I’m sitting in the children’s section at Borders. I’m annoyed that the T-mobile account connection I just paid $9.99 for has just dropped.

A blond boy with huge blue eyes speaks to his father about a book called “But Not the Hippopotamus” in a language I’m guessing is Greek.

When I look at the little girl in the red button up jacket in front of me sitting on a milky way carpet, her perfection, her wholeness is so obvious, so palpable.

Yet the wholeness of my older sister has been a lot less obvious to see today. For much of the day she’s been in a series of moods. I didn’t find any of them enjoyable. By the early afternoon I felt like I’d been hit by a truck.

I know I cannot be the holder for everyone needs. But she’s my sister, the one who has known me the longest. The one who held me when I was a baby. There are pictures to prove it sitting on my dresser.

I so much want to believe and know that we are all okay, all perfect as we are, that our best is indeed enough. But this evening it feels like we are all so broken. That there is not one among us who is not lost in the flood of illusions we call our reality.

I want to tell the children. Don’t grow up. It just gets worse.

The little girl with the red jacket comes to stare at my computer and at me typing. Her mom squeezes her hand tight and she bobs and weaves like a slinky trying walk on her own, trying to create her own world.

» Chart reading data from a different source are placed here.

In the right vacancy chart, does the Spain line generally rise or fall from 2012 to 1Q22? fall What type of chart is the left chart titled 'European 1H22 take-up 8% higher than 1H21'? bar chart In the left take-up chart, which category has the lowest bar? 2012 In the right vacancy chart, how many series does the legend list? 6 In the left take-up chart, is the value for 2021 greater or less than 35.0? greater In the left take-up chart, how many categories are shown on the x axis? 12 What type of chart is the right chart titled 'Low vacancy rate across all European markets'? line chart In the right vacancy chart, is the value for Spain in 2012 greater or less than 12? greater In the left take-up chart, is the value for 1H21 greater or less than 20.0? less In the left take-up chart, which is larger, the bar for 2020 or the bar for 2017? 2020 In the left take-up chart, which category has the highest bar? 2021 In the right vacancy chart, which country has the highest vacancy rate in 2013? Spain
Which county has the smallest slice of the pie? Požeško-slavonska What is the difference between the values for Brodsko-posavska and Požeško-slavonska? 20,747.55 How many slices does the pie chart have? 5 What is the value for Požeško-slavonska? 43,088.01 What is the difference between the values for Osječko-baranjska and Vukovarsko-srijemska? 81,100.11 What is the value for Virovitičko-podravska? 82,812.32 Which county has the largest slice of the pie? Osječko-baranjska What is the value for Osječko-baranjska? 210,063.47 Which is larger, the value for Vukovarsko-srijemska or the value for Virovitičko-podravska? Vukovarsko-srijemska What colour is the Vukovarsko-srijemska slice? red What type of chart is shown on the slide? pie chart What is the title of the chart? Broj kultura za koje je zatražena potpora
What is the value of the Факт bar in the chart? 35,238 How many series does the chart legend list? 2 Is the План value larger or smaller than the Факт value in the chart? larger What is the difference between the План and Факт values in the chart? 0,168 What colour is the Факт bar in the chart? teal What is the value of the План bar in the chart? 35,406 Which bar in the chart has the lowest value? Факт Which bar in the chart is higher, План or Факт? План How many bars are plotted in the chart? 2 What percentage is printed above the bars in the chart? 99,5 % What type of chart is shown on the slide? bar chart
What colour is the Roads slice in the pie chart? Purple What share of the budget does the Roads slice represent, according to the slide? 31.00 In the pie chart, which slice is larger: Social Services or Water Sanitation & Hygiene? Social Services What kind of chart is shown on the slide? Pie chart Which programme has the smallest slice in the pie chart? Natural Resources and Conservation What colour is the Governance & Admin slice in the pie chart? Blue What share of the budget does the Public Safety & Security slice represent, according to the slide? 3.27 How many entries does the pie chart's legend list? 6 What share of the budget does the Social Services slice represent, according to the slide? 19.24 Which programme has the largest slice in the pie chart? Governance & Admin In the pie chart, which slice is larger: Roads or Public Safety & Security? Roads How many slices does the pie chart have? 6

So on this evening, I’m touching the feeling of hopelessness within. I’m longing for harmony and inspiration and reassurance that all is not broken, that children are not the only sane humans left, and it’s possible to be at peace in the midst of so many good reasons for despair.

Then I remember, there is that within me which is untouched by hurt. I remember even my feeling of hopelessness is a choice. I could choose to focus on all the reasons for despair or all the reasons for hope. One is not better than the other, but today has proven each road leads me to different emotional landscapes.

So in this moment, I’m choosing the little girl in the red jacket as at least one reason for hope. The father reading to his son sitting in his lap as he sips coffee. Every moment something new is happening. I pray I will keep noticing it all. I pray I will keep noticing it all.

Meditation: Take a series of deep belly breaths. Check in with your mood right now. Notice how you feel in your body. What is foremost in your attention right now? Then, make a decision about where you’d like to focus on your attention next, and see if you can gradually reach towards thoughts that create an inner sense of relief. Perhaps hold an image of child in your mind and focus on connecting with that sense of innocence that lives within all of us. Mostly, just be still.